An unflattering, mostly pejorative word for personal computer. Usually refers specifically to the IBM compatible x86 machines that are so common these days, though some Sun, DEC, SGI or HP partisans use it to refer to Macintosh and Amiga systems as well.
What exactly is meant by PeeCee varies somewhat depending on who's saying it. Mac afficionados typically mean any sort of x86 machine, usually including AMD64 systems too, though with the advent of the Intel Mac, it tends to mean a machine running Windows. UNIX partisans usually use it in much the same sense, though some x86 machines running some breed of UNIX might be considered proper workstations instead. The common thread is a sort of disdain for cheap, commodity software and hardware, with the implication, whether correct or not, that it must be inferior in order to be so inexpensive. In the days of the m68k and PowerPC Macintosh, the venom was often directed at the hardware. This is usually what Sun and SGI partisans rant about, too - and it must be admitted that prior to the 486 and the introduction of PCI, many things about x86 systems were quite losing.

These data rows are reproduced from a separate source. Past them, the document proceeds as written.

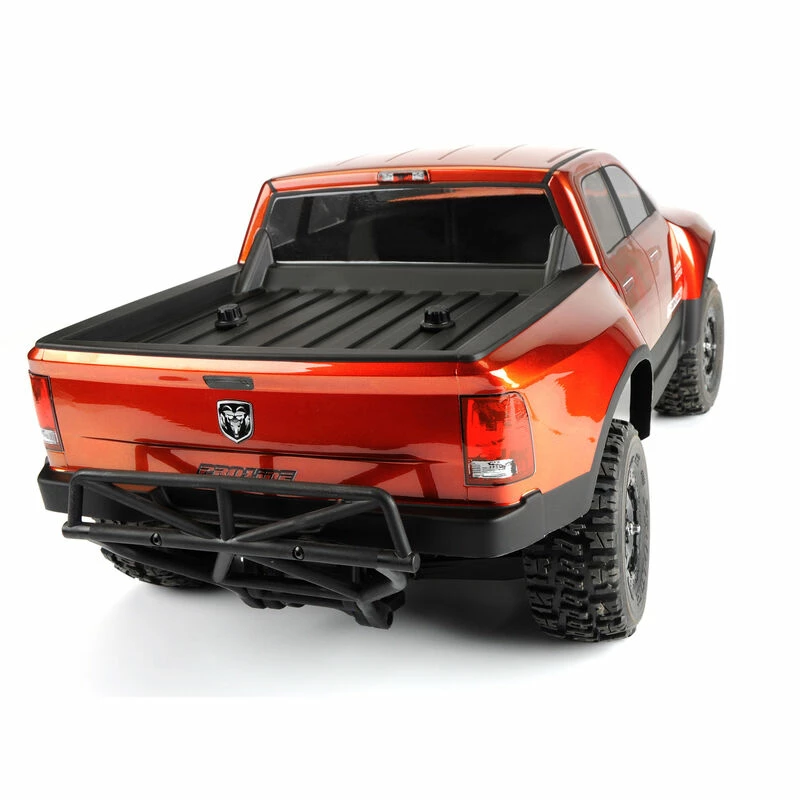 Pro-Line Racing 1/10 2013 Ram 1500 True Scale Clear Body: Short Course for Bodies - Image 5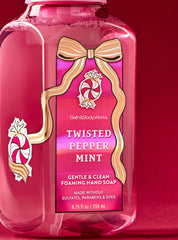 Twisted Peppermint Gentle & Clean Foaming Hand Soap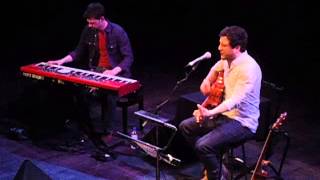 Matt Cardle - Lately (Live at Lowry)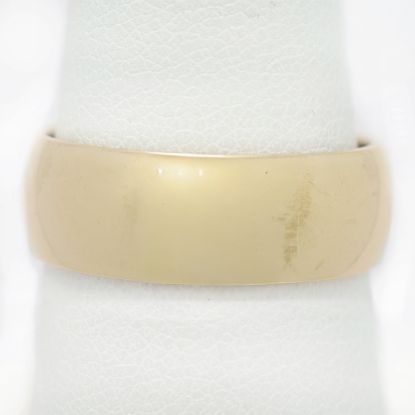 Picture of 14k Yellow Gold Band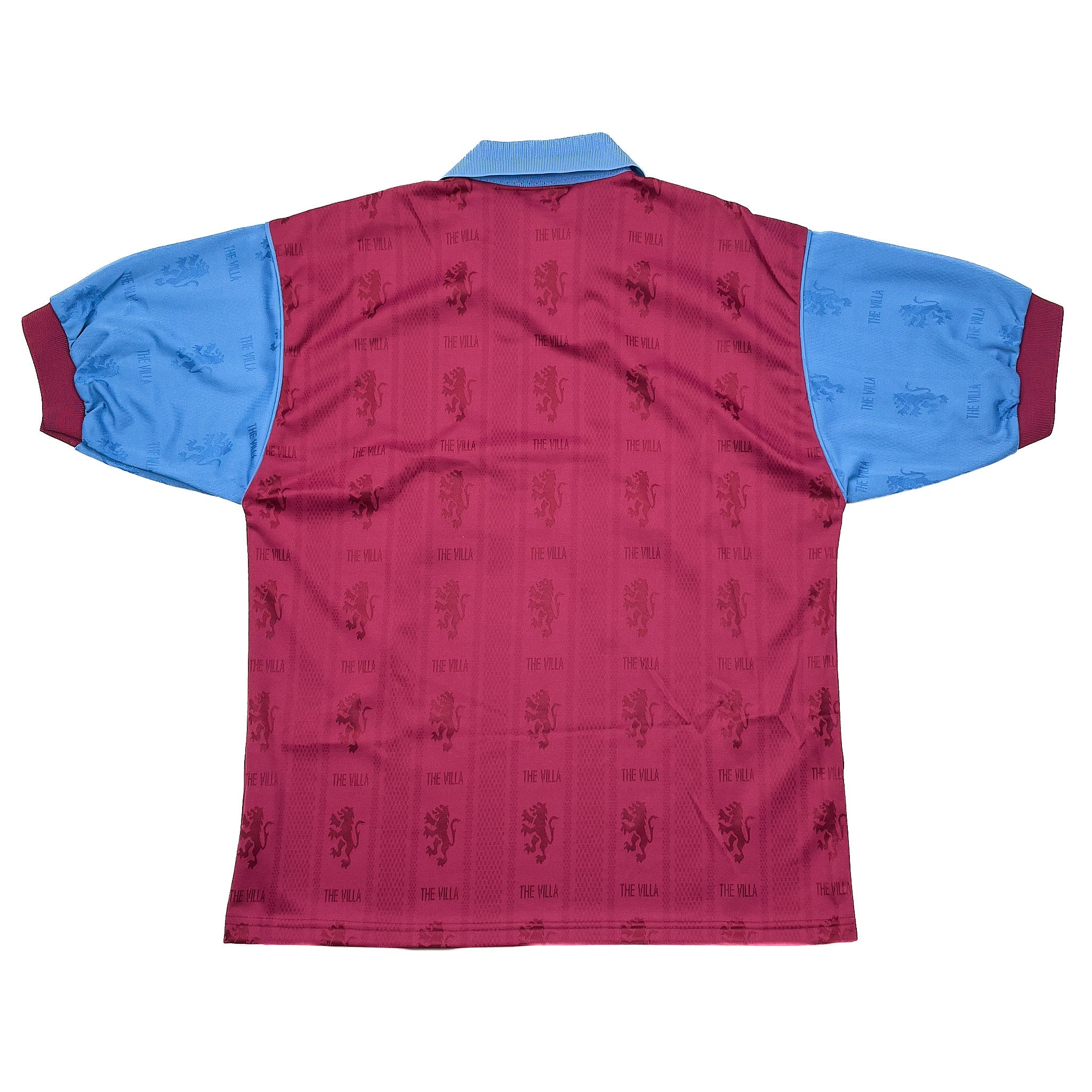 1995/97 Aston Villa *BNWT* Home Shirt (M) Reebok – Cult Kits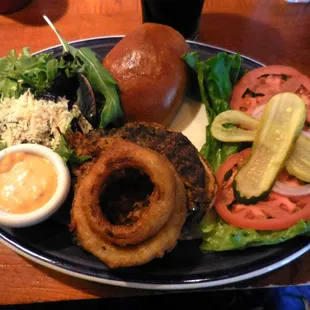 Ale House Burger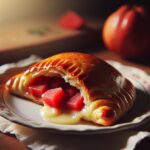 Nationalgericht Bahamas: #Guava Cheese Turnovers# (Rezept)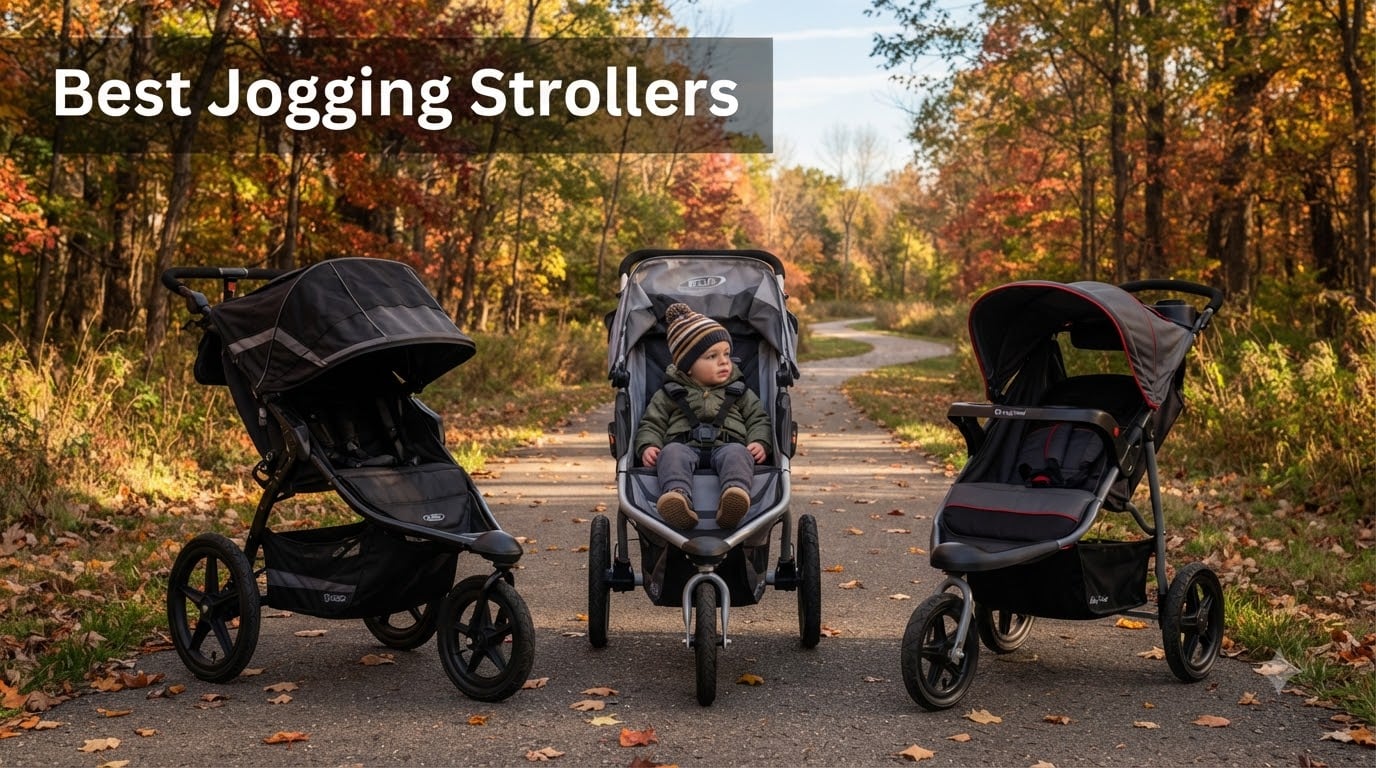 Best Jogging Strollers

Nowadays, the vitriol is directed against Microsoft Windows with greater frequency than against the hardware itself, and even the high-end UNIX workstation partisans have been forced to admit that x86 hardware, at least in its high-spec incarnation, has caught up. This form is sometimes underscored quite strongly - many UNIX fans are not hesitant to deride a newer x86 system running Windows as a 'lousy PeeCee', while an older, lower-spec x86 running, for example, OpenBSD gets called a 'workstation' or 'server' without reservation.